Wine tasting in Málaga and its province
Wine tasting, samplings, pairings, visits to wineries… The range of wine tourism options in Málaga is rich and varied because, when it comes to wine, Málaga has plenty to say. Respect for wine production processes and enjoying the end result are inseparable from its popular culture, festivals and celebrations. (What would the Málaga Fair be without its wine?)
Discovering and enjoying the different varieties—the typical sweet wine served in Málaga city or the reds and whites of the mountains—either by joining a guided tasting session at a winery, or independently in a local bar, is an experience that lovers of fine wines shouldn’t miss during their stay in Málaga.

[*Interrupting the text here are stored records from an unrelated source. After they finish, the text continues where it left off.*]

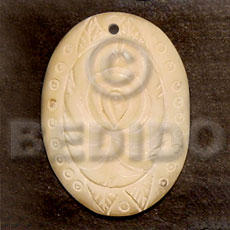 Oval melo carving 40mm Carved Pendants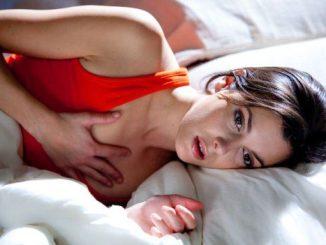 Palpitazioni da ansia: sono pericolose?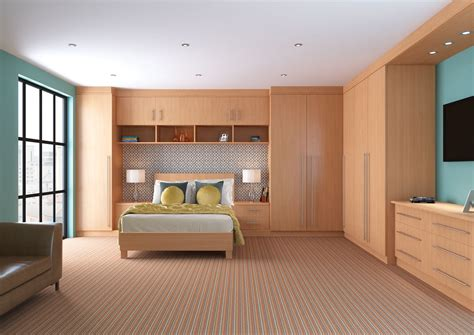 sale bedroom furniture uk bedroom perfect modern bedroom furniture ideas sale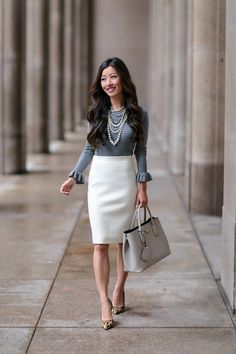 Ann taylor ruffle sleeve sweater  xxsp c/o (3 colors!),  J.Crew pencil skirt   Ann Taylor necklace  ( 10 ways  to style it) Halogen heels ...
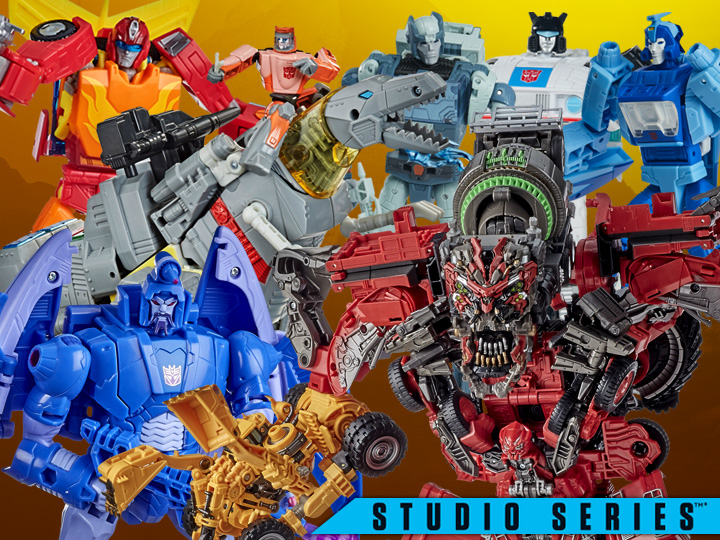 Hasbro Transformers Studio Series Devastator, '87 Classic Rodimus Prime, Scourge & More New Pre-Orders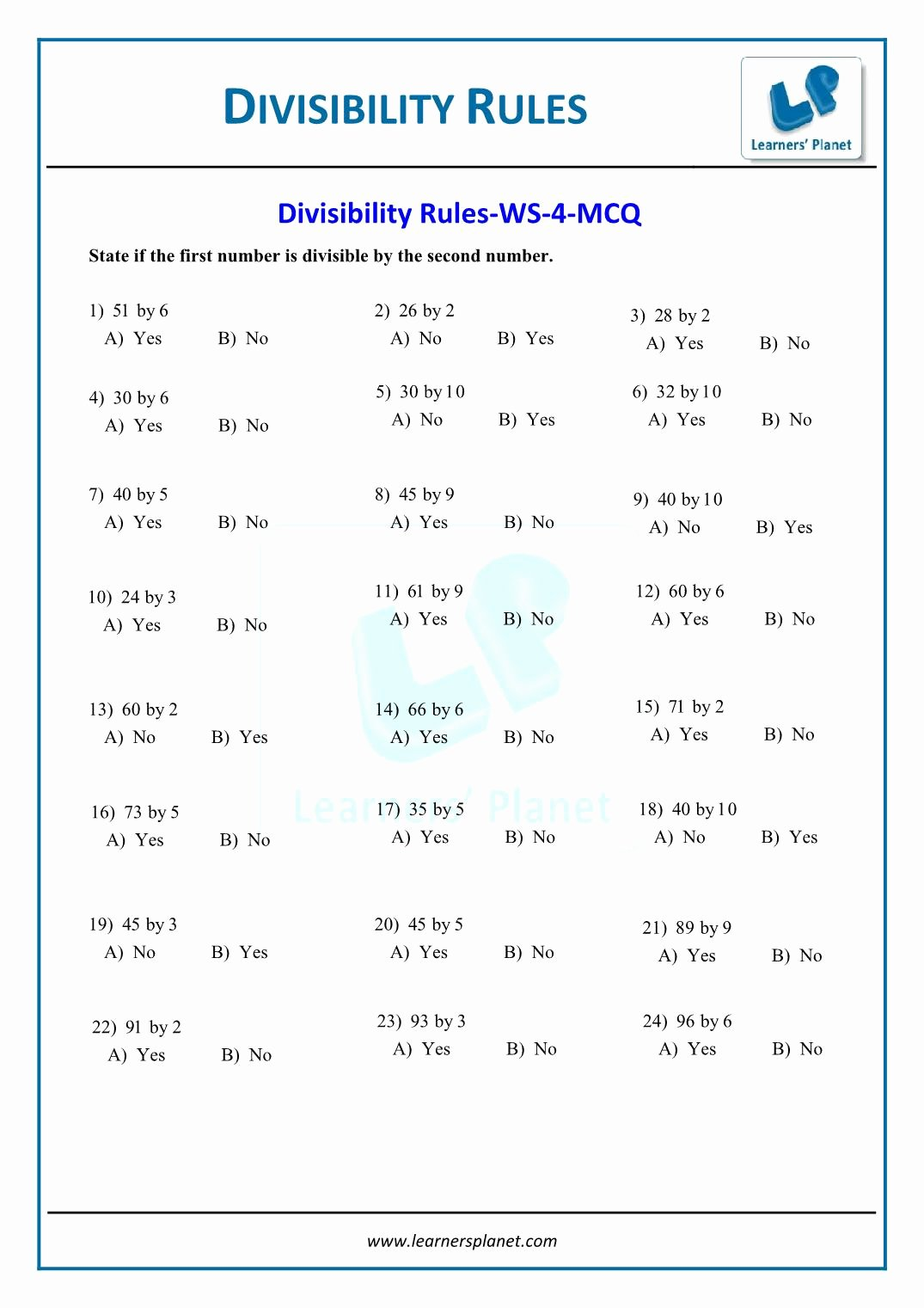 Divisibility Rules Worksheet 6th Grade New Line Math Divisibility Rules Test Paper for 6th Class Cbse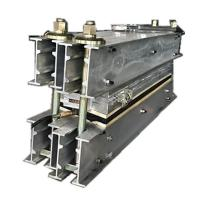 Wholesale Conveyor Belt Curing Vulcaniser With Conveyor Belt Vulcanizing Press Water Press Pump from china suppliers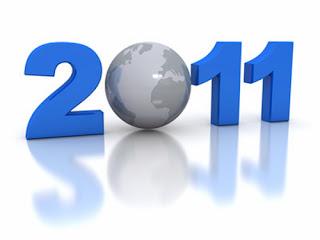 المذكرات الوزارية لسنة 2011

Málaga wine: Designations of Origin
Before venturing into the world of Málaga wines, it’s good to know that the province has not one but two protected Designations of Origin. The first is D.O. Málaga and the second, D.O. Sierras de Málaga. The Regulatory Council of each governs the quality of the seal and the promotion of these wines in Spain and abroad.
Some history: it’s known for certain that wine has been produced in Málaga province since at least the Late Roman Empire, although it’s believed that the Greeks already planted and harvested vines around the sixth century B.C. The situation changed when the Moors arrived bringing their religion with them, which didn’t look too favourably on drinking alcohol. As a result, wine production was heavily taxed and, in periods when there was a strict crack-down on alcohol, was even punishable by death.
The Catholic Monarchs and the Reconquista restored wine to its place in everyday culture, prohibition-free. In fact, far from banning its consumption, drinking was encouraged by the powers-that-be because it was understood to bring wealth to the region and contribute to the happiness of its inhabitants. Ever since, Málaga wines have only become more refined while at the same time their quality controls have been more clearly defined.
Sweet wine from Málaga
Málaga is especially famous for its sweet wines and these are protected by one of its designations of origin: D.O. Málaga includes all naturally sweet wines (from 13% ABV and above) and fortified wines (between 15% and 22% ABV). Fortified wines are usually made from Pedro Ximénez or Moscatel [muscat] grapes and the most traditional versions are called Lágrima and Paxarette.
Wine from the mountains of Málaga
Wines protected under the D.O. Sierra de Málaga are light white, rosé and red wines that are under 15% ABV. They are mainly produced in wineries in the Serranía de Ronda with grapes that are predominantly grown in the same area.
Where to go for a wine tasting session in Málaga
Now that we know about the background of wines from Málaga and its province, it’s time to discover, appreciate and enjoy the different varieties.
Málaga city is an excellent starting point. If you decide to sample some wines independently, a simple stroll through the centre letting yourself be drawn into its traditional bars and taverns makes the perfect point of first contact. If you don’t want to run any risks, the Antigua Casa de Guardia is a great place to start. Don’t let yourself be overwhelmed by the crowds and try to slip further inside; the waiters are determined and fast (also, to speed up the service, food is ordered and paid for separately). The Antigua Casa de Guardia is a piece of living history: it opened in 1840 and today it is a veritable museum with an excellent selection of sweet wines to sample and buy in bulk. You could also visit its less well-known winery in the Olías neighbourhood.
If you’d rather discover Málaga wine in the company of a good guide, Málaga has plenty of wineries and companies that specialise in guided wine tasting sessions. Make a note of the following places: El Templo del Vino, Los Patios de las Beatas and Los Dominios del Baco. At each of them you’ll find people who know how to convey all their passion and knowledge so that you can enjoy Málaga wines with all your senses.
Málaga Wine Museum
To complement your tasting session, why not visit the Wine Museum? It is housed in the Palacio de Biedmas, in what is conveniently named Plaza de los Viñeros [the Winemakers’ Square]. There’s no better place to learn more about the history of wine in the province and its links to Málaga’s economy and culture; discover the main local production techniques, take a look at the unusual old labels in the exhibition area and finish off your visit with another wine tasting, taking a bottle (or several) home with you. Entry costs €5 and includes the chance to sample two different wines.
Visit the wineries in Ronda
The best way to discover D.O. Sierras de Málaga wines is to set aside some time during a trip to Ronda. There are several wineries in Ronda and its surrounding area that are delighted to welcome visitors: Cortijo de los Aguilares, Doña Felisa, Excelencia, Lunares Sangre de Ronda and García Hidalgo are just some examples.
During these winery tours, depending on which one you visit, you’ll usually see the facilities, visit the vineyards and enjoy a wine tasting, sampling or pairing session. It’s an outstanding opportunity to learn about the process of making wines typical to Ronda and also to discover the land that has such a big influence on the character of these wines.